Source data |
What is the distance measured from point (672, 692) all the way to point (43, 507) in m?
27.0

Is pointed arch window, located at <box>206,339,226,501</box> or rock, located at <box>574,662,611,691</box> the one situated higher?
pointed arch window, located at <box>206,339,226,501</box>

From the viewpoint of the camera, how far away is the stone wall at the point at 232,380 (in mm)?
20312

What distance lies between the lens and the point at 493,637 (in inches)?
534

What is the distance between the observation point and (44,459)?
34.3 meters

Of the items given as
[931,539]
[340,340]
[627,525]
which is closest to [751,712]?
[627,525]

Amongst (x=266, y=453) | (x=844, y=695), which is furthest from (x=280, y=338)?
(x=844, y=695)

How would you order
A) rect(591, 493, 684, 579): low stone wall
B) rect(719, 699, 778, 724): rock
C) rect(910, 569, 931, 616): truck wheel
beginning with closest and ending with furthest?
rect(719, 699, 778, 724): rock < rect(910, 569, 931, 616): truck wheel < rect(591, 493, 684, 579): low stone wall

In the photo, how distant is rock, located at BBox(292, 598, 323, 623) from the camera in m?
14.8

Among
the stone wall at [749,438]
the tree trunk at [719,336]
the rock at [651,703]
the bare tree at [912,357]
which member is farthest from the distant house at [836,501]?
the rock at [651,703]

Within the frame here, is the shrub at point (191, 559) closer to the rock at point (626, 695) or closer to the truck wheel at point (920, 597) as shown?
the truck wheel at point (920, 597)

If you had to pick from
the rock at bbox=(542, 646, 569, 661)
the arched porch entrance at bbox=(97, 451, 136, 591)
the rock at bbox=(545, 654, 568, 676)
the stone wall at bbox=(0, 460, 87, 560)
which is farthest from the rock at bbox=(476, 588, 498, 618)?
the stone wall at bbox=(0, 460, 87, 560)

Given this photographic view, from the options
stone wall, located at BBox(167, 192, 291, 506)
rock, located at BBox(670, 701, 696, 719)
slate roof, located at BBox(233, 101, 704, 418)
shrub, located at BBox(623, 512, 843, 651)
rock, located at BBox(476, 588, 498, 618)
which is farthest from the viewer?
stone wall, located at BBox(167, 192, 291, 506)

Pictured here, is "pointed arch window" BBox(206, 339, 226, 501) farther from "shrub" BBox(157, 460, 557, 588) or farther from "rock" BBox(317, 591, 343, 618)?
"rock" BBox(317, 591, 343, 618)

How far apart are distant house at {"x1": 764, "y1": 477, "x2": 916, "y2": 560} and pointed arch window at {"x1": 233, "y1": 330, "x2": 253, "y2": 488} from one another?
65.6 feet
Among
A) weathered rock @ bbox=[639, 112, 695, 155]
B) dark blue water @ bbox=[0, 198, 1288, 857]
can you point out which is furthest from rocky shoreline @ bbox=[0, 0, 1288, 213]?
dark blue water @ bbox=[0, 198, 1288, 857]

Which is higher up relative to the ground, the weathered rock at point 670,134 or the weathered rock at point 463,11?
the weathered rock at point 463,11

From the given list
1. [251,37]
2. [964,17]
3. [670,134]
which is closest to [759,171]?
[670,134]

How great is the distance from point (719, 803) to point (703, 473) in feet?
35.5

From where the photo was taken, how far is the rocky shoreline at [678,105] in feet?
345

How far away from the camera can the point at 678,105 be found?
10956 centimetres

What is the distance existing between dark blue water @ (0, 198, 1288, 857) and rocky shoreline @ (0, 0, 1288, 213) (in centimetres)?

What you are asked to do |
Repeat the material word for word, in full.

Task output |
What is the distance measured from point (672, 692) all the way to point (43, 507) in m?
27.0

Is pointed arch window, located at <box>206,339,226,501</box> or rock, located at <box>574,662,611,691</box> the one situated higher?
pointed arch window, located at <box>206,339,226,501</box>

From the viewpoint of the camera, how far away is the stone wall at the point at 232,380 (in mm)?
20312

What distance lies between the lens and the point at 493,637 (in inches)?
534

What is the distance between the observation point and (44,459)?
34.3 meters

Of the items given as
[931,539]
[340,340]
[627,525]
which is closest to [751,712]?
[627,525]

Amongst (x=266, y=453) | (x=844, y=695), which is furthest from (x=280, y=338)?
(x=844, y=695)

How would you order
A) rect(591, 493, 684, 579): low stone wall
B) rect(719, 699, 778, 724): rock
C) rect(910, 569, 931, 616): truck wheel
beginning with closest and ending with furthest?
rect(719, 699, 778, 724): rock < rect(910, 569, 931, 616): truck wheel < rect(591, 493, 684, 579): low stone wall

In the photo, how distant is rock, located at BBox(292, 598, 323, 623) from the camera in m?
14.8

Among
the stone wall at [749,438]
the tree trunk at [719,336]
the rock at [651,703]
the bare tree at [912,357]
which member is farthest from the distant house at [836,501]?
the rock at [651,703]

Within the frame here, is the shrub at point (191, 559) closer to the rock at point (626, 695) or closer to the truck wheel at point (920, 597) as shown?
the truck wheel at point (920, 597)

If you had to pick from
the rock at bbox=(542, 646, 569, 661)
the arched porch entrance at bbox=(97, 451, 136, 591)
the rock at bbox=(545, 654, 568, 676)
the stone wall at bbox=(0, 460, 87, 560)
which is farthest from the rock at bbox=(476, 588, 498, 618)?
the stone wall at bbox=(0, 460, 87, 560)

Given this photographic view, from the options
stone wall, located at BBox(167, 192, 291, 506)
rock, located at BBox(670, 701, 696, 719)
slate roof, located at BBox(233, 101, 704, 418)
shrub, located at BBox(623, 512, 843, 651)
rock, located at BBox(476, 588, 498, 618)
which is farthest from the viewer?
stone wall, located at BBox(167, 192, 291, 506)

Pictured here, is "pointed arch window" BBox(206, 339, 226, 501) farther from "shrub" BBox(157, 460, 557, 588) or farther from "rock" BBox(317, 591, 343, 618)?
"rock" BBox(317, 591, 343, 618)

How far apart are distant house at {"x1": 764, "y1": 477, "x2": 916, "y2": 560} and pointed arch window at {"x1": 233, "y1": 330, "x2": 253, "y2": 488} from one another?
65.6 feet
Among
A) weathered rock @ bbox=[639, 112, 695, 155]
B) dark blue water @ bbox=[0, 198, 1288, 857]
can you point out which is furthest from rocky shoreline @ bbox=[0, 0, 1288, 213]?
dark blue water @ bbox=[0, 198, 1288, 857]

Which is higher up relative to the ground, the weathered rock at point 670,134 or the weathered rock at point 463,11?
the weathered rock at point 463,11

From the given list
1. [251,37]
2. [964,17]
3. [670,134]
which is closest to [759,171]?
[670,134]

How great is the distance from point (719, 803) to point (703, 473) in feet?
35.5

From where the photo was taken, how far is the rocky shoreline at [678,105] in feet?
345

How far away from the camera can the point at 678,105 be found?
10956 centimetres

What is the distance existing between dark blue water @ (0, 198, 1288, 857) and rocky shoreline @ (0, 0, 1288, 213) (in centimetres)?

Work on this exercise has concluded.